The Refugee Council of Australia
Teacher resources: www.refugeecouncil.org.au/newsevents/rwinfopack.html
The Refugee Council of Australia (RCOA) is the national umbrella body for refugees and the organisations and individuals who support them. It has more than 130 organisational members and 250 individual members.
United Nations High Commission for Refugees (UNHCR) – Teachers’ Corner
UNHCR offers a range of educational resources to assist learning about refugee experiences, including books, games, pamphlets and brochures, and educational kits. Teacher’s Corner offers ideas for lessons plans and integrating refugee issues into the classroom as well as a wide range of educational resources. The activities on this site are suitable for upper secondary school students.
Voices of Australia: Education Module – Human Rights and Equal Opportunity Commission
Voices of Australia: Education Module allows for the different stories of Australian people to be heard and celebrated in the classroom. Students will increase their awareness about experiences of diversity, discrimination, race relations, friendship and respect. The teaching and learning activities in this module are applicable for use in upper primary Civics and Citizenship and lower secondary Civics and Citizenship, English, Personal Development and Arts.
Perceptions of race and crime
(click on ‘For teachers, and in the Lesson Library choose the ‘Diversity Portrayal’ in the drop-down box entitled ‘elementary’)
This lesson, from the Canadian-based Media Awareness Network, makes students aware of how the media’s portrayals of race and crime can affect our attitudes towards various visible minority groups in our society. The resource is suitable for upper primary and secondary school students.
Understanding human rights
This teaching resource from the BBC World Service explains the universal principles of human rights through case studies from around the world. Use one or more of the case studies to provide a structured classroom discussion or debate on the issue of human rights. The activities on this site are suitable for upper secondary school students.
Games from around the world
Children’s games provide a creative and fun way to view other cultures. The games are contained in Games and Sports the World Around, 3rd edition, by Sarah Ethridge Hunt, Copyright 1964 by the Ronald Press Company.
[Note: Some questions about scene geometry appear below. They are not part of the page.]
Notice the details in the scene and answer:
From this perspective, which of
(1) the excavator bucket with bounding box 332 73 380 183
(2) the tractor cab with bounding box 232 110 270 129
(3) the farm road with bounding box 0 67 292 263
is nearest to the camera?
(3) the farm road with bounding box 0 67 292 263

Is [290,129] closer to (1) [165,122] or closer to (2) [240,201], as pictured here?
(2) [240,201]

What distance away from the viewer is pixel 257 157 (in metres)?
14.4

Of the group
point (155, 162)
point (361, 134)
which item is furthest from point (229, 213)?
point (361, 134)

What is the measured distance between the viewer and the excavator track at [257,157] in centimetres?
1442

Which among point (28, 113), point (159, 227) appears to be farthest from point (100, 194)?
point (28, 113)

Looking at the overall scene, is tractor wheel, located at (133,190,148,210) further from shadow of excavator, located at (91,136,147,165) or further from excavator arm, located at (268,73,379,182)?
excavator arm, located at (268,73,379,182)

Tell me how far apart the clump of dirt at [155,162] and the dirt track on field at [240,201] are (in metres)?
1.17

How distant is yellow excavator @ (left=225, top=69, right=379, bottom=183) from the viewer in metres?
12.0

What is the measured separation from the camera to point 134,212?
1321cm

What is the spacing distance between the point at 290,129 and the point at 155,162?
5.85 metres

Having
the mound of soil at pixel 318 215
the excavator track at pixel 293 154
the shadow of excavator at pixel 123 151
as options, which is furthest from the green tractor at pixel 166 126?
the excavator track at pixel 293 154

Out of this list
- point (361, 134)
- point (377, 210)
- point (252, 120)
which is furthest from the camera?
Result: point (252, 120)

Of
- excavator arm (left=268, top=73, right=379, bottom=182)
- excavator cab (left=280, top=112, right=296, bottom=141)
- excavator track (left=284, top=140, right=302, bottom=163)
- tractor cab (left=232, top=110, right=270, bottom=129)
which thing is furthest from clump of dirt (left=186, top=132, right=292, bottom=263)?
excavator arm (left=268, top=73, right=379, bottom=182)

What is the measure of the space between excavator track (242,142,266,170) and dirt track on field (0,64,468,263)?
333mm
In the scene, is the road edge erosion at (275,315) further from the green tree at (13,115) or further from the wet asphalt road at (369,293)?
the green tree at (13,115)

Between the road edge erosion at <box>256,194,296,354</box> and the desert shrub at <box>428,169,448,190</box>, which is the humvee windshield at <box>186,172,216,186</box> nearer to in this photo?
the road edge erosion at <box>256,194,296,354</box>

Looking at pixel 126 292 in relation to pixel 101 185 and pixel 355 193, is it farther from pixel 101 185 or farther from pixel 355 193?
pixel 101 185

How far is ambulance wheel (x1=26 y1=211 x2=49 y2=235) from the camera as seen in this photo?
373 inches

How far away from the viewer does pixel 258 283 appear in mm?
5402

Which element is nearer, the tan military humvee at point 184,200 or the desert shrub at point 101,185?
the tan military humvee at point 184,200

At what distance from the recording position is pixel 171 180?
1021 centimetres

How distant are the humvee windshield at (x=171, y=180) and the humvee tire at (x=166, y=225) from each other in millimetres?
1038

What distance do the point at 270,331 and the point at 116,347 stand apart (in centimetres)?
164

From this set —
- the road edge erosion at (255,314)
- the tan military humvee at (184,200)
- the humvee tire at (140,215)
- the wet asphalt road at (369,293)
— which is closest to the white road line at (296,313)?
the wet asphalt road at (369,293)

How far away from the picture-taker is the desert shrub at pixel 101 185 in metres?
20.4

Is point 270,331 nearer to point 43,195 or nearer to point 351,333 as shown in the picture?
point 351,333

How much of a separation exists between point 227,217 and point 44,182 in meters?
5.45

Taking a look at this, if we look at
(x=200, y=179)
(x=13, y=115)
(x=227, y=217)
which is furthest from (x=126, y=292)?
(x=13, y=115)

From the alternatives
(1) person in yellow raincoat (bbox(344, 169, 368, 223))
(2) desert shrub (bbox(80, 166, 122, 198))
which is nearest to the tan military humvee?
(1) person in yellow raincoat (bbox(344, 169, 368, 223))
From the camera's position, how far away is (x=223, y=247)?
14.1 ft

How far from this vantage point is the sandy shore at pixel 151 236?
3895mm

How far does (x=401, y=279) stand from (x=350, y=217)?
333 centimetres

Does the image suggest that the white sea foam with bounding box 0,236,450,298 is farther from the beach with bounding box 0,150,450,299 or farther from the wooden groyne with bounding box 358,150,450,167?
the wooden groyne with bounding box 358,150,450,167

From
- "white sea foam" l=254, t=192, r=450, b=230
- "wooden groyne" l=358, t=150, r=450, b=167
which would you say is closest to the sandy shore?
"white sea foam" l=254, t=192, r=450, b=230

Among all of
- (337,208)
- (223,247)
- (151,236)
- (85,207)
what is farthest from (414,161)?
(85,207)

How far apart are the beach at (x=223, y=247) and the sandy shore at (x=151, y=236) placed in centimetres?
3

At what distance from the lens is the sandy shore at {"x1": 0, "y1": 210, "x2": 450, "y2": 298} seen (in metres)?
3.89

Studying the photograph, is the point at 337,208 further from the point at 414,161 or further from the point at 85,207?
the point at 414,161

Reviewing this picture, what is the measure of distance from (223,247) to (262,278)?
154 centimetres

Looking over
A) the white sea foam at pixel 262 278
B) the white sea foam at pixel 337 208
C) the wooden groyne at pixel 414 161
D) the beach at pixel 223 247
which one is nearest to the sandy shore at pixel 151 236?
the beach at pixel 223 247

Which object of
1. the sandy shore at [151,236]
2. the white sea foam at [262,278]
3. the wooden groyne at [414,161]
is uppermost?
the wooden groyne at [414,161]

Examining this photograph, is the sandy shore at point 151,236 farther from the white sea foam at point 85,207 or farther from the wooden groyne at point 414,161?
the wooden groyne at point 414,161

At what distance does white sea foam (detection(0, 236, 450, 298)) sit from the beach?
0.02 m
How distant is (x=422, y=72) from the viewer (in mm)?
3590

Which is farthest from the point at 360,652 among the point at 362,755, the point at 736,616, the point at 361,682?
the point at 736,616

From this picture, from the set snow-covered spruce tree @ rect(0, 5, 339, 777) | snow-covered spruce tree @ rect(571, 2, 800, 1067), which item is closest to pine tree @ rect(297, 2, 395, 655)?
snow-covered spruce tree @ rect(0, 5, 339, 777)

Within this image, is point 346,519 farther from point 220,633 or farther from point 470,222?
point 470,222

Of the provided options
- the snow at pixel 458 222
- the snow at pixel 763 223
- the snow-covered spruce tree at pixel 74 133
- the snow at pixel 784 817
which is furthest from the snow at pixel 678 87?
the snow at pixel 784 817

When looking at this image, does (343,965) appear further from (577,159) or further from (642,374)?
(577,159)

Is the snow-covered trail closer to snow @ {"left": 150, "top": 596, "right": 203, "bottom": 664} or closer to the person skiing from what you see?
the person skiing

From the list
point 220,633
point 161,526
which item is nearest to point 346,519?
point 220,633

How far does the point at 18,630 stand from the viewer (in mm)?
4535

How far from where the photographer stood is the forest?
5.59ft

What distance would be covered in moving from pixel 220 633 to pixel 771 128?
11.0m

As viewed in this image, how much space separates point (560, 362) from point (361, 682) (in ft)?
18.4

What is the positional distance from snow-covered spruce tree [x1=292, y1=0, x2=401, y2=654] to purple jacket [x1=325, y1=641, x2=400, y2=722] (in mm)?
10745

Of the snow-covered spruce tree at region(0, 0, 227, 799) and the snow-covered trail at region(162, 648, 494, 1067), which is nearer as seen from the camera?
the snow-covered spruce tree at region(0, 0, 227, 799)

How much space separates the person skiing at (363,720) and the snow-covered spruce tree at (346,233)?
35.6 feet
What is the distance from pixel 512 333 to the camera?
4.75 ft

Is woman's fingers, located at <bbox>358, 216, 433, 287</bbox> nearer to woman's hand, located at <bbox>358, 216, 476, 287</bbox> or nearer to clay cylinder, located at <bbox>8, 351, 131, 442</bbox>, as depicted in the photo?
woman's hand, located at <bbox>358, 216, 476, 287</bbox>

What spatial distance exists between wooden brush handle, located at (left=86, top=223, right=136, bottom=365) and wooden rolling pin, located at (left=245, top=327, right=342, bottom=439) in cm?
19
The games are suitable for primary school students.
The Constitutional Centre of Western Australia
(click on ‘exhibitions online’ and ‘for schools – teacher’s notes for exhibitions online’)
The Constitutional Centre of Western Australia has been established to encourage people of all ages and backgrounds to learn more about how our political system works and how to participate in it more fully. The website provides various online exhibitions on Constitutional matters and some teaching material to accompany the exhibitions. The activities on this site are suitable for upper primary and secondary school students.
Understanding prejudice in media
The exercise from the Media Awareness Network in Canada is an interactive module for Grades 7 and 8, designed to increase students’ ability to recognise bias, prejudice and hate propaganda on the internet and in other media. An extensive teachers’ guide accompanies the exercise. Students will need to have access to a computer to undertake the exercise online. The activities on this site are suitable for upper primary and lower secondary school students.
The Victorian Foundation for Survivors of Torture (VFST) provides a range of services to people from refugee backgrounds who have survived torture or trauma. Publications and resources are designed to enhance understanding of the needs of people from refugee backgrounds and encompass areas such as health and wellbeing, school and education resources and curriculum material.